私たちの国は、主権在民を唱えた民主主義国家です。国家のありようは国民のありようであるはずです。
私自身偉そうをを言える資格はないかもしれないが、このところ人や国のありようといったものが、溶解していきいるような感じがしています。ここ10年を振り返ってみると世の中ではいろんなことが起こりました。神戸の大震災、オウムによる地下鉄サリン事件、ペルー大使公邸占拠事件、金融不祥事及び破綻、山陽新幹線のトンネルのコンクリートは崩壊するし、H2ロケットは打ち上げ失敗、きわめつけは東海村のウランをバケツで注入した臨界事故、サカキバラ事件、和歌山カレー殺人、次々起こる保険金殺人、親による子供の虐待・殺人、連続して起きた十七歳の殺人、そしてそれらを取り締まるべき警察での不祥事の連続、組織ぐるみで署員の覚せい剤使用を隠ぺいした事件が発覚したため、導入された特別監察制度にのっとって新潟へ監察に行った丁度その時、9年2カ月も監禁されていた少女が発見されたいうのに、責任者は温泉で接待マージャンをしていたといいます。警察がおかしいと思っていたら、外務省の不祥事、また官僚がと思ったら自治労まで、えひめ丸の衝突事故、もろもろ・・・・
いつの時代も変わった人はいるし、事件も起こる、しかし、ここ数年起こる事件は、
どれも信じがたい様相をひめています。一体この国は、どうなってしまったのかと思わざるを得ない状況です。

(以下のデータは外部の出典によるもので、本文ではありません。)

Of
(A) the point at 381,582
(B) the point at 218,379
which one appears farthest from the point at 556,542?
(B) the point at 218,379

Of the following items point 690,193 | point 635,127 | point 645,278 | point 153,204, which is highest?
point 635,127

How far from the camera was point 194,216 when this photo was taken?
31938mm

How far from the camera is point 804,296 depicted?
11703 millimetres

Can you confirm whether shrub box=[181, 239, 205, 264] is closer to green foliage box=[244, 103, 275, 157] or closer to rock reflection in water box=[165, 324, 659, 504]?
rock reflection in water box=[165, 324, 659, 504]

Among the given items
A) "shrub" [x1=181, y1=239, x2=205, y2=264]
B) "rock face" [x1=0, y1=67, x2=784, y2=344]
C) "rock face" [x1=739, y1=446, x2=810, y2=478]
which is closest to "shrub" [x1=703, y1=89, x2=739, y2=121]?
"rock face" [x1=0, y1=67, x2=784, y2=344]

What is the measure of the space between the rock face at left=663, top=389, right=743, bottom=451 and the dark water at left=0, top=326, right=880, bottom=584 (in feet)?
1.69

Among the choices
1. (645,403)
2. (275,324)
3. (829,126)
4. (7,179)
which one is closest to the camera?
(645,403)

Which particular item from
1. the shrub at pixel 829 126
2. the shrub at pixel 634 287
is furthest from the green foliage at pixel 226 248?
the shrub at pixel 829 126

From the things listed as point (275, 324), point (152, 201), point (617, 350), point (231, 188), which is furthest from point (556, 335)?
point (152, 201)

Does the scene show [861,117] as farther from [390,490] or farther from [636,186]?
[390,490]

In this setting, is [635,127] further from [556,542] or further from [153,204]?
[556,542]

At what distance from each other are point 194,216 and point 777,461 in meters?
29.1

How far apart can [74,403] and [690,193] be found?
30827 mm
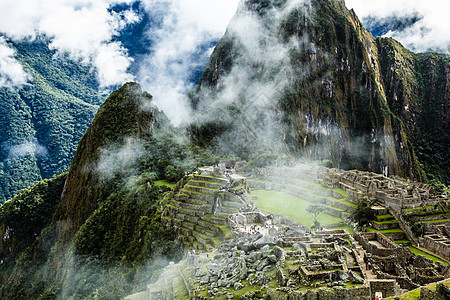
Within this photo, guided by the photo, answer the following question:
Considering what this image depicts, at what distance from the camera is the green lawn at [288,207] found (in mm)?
39812

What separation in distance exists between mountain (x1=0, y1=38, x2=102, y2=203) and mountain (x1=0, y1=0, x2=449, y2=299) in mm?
5305

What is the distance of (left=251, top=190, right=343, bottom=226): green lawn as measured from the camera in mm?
39812

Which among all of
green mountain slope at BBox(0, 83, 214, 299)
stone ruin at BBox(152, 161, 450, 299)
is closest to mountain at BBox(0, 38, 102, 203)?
green mountain slope at BBox(0, 83, 214, 299)

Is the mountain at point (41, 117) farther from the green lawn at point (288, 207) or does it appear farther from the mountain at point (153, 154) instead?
the green lawn at point (288, 207)

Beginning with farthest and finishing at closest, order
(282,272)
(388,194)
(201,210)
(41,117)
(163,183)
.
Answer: (41,117) → (163,183) → (388,194) → (201,210) → (282,272)

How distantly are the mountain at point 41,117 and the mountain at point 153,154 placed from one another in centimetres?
531

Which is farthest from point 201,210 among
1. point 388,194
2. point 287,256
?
point 287,256

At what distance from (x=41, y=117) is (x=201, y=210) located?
455 feet

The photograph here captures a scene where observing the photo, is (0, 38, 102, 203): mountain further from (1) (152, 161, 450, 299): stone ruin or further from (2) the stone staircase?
(1) (152, 161, 450, 299): stone ruin

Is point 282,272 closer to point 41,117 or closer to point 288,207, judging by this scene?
point 288,207

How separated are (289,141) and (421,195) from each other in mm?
117197

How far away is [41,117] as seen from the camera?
158500 mm

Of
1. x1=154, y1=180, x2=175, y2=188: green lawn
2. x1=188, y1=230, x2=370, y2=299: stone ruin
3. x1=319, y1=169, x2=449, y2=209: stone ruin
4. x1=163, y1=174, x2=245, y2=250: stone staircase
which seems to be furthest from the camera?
x1=154, y1=180, x2=175, y2=188: green lawn

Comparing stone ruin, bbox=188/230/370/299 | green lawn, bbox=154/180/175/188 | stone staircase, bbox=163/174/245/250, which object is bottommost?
stone ruin, bbox=188/230/370/299
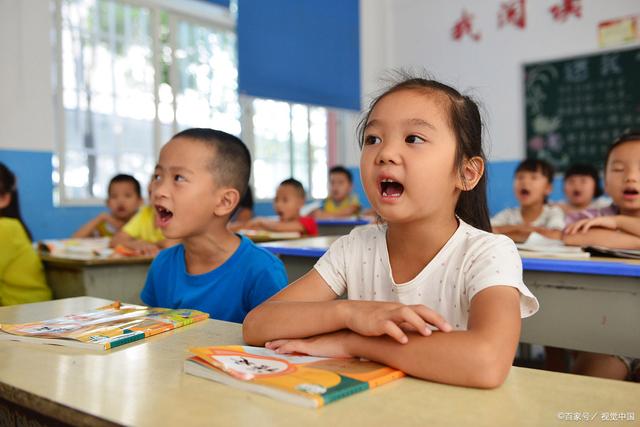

ジャーナリストの桜井よしこ氏の著書に書かれてあったことですが、1976年、旧ソ連のベレンコ中尉が、ミグ25戦闘機で函館空港に強制着陸した後、亡命先のアメリカでこう語ったといわれています。「着陸後、極度に緊張して操縦席から様子を窺っていると、日本人が近づいてきたが、この日本人は白旗を揚げた。」それを見たベレンコは思わず笑ったいう。本来なら、白旗で投降の意を示さなければならないのは、領空侵犯の末に、領土に強行着陸したベレンコであるはずです。摩擦を恐れ、責められることを恐れ、問題を問題として捉えることも恐れるようになってしまった。人間関係も社会の運営も、筋をとおすとか、社会正義に近づく努力よりも、軋轢を起こさないことを第1とする本末転倒な基調が日常生活にも深く浸透してきていると感じる。
私たちは、穏やかに大人しく文化的になったと理解すべきか、そこが大きな問題だと考える今日この頃です。